I was sure everybody on the plane could see the big “L” stamped across my forehead. I slouched down trying to disappear, but instead I bumped the girl next to me. “Sorry!” I blurted.
Her green eyes flashed. I thought she’d bite my head off, but she just smiled. “No problem. Last time I was on a plane, I spilled my whole soda on the poor guy next to me.”
I cracked a smile. She was cute – tiny freckles dancing across her nose, dark red hair, half pulled back in a clip. I bet she looked pretty hot in a bathing suit.
“I’m Colleen,” she said. “What’s your name?”
I pulled the ear buds out of my ears and sat up. “Dillon. Just don’t call me Dill.”
Funny. I was laughing on the inside.
I tried to erase the thought of Colleen in a bikini, lying on the beach with the wind blowing in her hair. My face was starting to burn, and I didn’t want Colleen to see me turning red.
“Are you flying to Boston, too?” she asked.
“Yeah. I’m gonna live with my Dad in Provincetown,” I answered.
“P-town!” said Colleen. “That’s a colorful place.”
I forced a small laugh.
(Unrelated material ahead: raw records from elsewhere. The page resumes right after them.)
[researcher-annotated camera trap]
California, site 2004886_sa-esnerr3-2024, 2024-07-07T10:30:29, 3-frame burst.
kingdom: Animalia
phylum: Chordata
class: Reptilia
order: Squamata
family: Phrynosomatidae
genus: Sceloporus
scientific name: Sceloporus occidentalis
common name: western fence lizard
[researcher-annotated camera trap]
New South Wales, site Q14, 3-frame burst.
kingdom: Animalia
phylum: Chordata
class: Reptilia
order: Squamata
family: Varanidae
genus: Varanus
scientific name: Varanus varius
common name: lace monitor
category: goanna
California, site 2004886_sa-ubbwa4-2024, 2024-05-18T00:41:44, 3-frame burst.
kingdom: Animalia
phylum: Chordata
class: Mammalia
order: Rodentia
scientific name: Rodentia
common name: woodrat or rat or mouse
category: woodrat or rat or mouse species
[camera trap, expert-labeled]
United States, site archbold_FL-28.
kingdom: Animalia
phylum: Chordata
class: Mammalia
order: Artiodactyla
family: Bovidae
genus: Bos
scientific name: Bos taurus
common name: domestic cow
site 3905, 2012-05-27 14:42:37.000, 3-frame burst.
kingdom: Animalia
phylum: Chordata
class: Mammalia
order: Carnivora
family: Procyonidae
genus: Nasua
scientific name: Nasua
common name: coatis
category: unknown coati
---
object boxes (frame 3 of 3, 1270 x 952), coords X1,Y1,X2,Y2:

I wasn’t sure what Colleen meant by “colorful” but I was about to find out whether I wanted to or not. This whole move had been Mom’s idea. She was tired of putting up with me – not that I’m a model kid or anything. I was practically flunking out of school, and I got arrested for shoplifting at T.J. Maxx. Plus I always talked back to my step-dad. I just couldn’t help it. Jim’s such a jerk! He even hit me once. The worst part was that Mom took his side, said I provoked it or something. But I knew it was the six-pack Jim had just drained. He was a mean drunk. Now I had to move – away from St. Louis, my friends, my school, my everything – straight to Loserville. This was going to be the worst summer ever.
Colleen’s voice cut into my thoughts. “I live on the Cape, too. Maybe I’ll see you around.”
“Cool,” I said with just the right touch of indifference.
Just then the stewardess’ voice crackled over the loudspeaker, “We’ll be landing at Logan airport in just a few minutes. Please return your seats and tray tables to their upright and locked position.”
Suddenly my palms got all sweaty, and I couldn’t breathe. I hadn’t seen my dad since I was six. If it wasn’t for that picture of him on my dresser, I wouldn’t even know what he looked like.
Would he know who I am when I get off the plane? Mom said I’m the spitting image of him, so I guessed he’ll recognize me – straight brown hair, giant Adam’s apple, goofy grin.
I wiped my sweaty palms on my jeans. I was minutes away from a father-son reunion.